Fillings are also used to repair fractured or cracked teeth. These repairs are important because it creates a seal that prevents infection or decay.
When you ignore the signs of a cavity that could have been treated with a filling, you may end up needing a root canal. If there is a sudden surge in pain or sensitivity to hot or cold, then that could be a sign of a deeper infection in the tooth.
While a cavity might cause a small dark spot on the tooth, if the infection has gotten to the core of the tooth, the entire tooth might appear discolored. That is a clear sign to get into a dentist quickly, using a dental urgent care center if necessary.
Other signs that should get your attention immediately are swollen gums or loose teeth. This means the infection is getting worse and you could risk losing the tooth if you don’t get it cleared up right away.
Ideally, you won’t have to choose between a filling or a root canal because you can avoid both! While the symptoms and procedures might be different, the path of prevention is the same for both!
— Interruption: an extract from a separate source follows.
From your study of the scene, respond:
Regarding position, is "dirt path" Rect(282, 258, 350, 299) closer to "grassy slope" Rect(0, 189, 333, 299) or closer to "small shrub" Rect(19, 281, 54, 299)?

You know what to do, but it is worth a quick review:
- Brush your teeth and tongue twice a day, hitting all the surfaces and paying attention to the gum line.
- Floss your teeth once a day.
- Use a mouthwash at least once a day.
- Drink plenty of water! Water is a wonderful “rinse cycle” for your teeth, cleaning out food particles that could cause decay if left behind long enough.
- Munch on raw fruits and vegetables. These are “nature’s toothbrushes” and can strengthen and clean your teeth regularly.
- See the dentist! Regular dental checkups mean the dentist will be aware of any changes to your teeth, even without an x-ray. A basic dental exam will identify soft spots that could become future cavities. This helps you be aware of those trouble areas as you care for your mouth. The chances of you needing a root canal are almost nothing if you are going to the dentist regularly. They will help you stay on top of it!
We would all much rather win a trip to Disneyland than a trip to the dentist, whether it be for a filling or a root canal. But our mouths are an important part of our daily life and overall health. And sometimes they need a little help to stay healthy. Prevention is ideal, but we do the best we can, and sometimes a dentist is needed to clear things up, patch you up, and send you on your way with healthy teeth.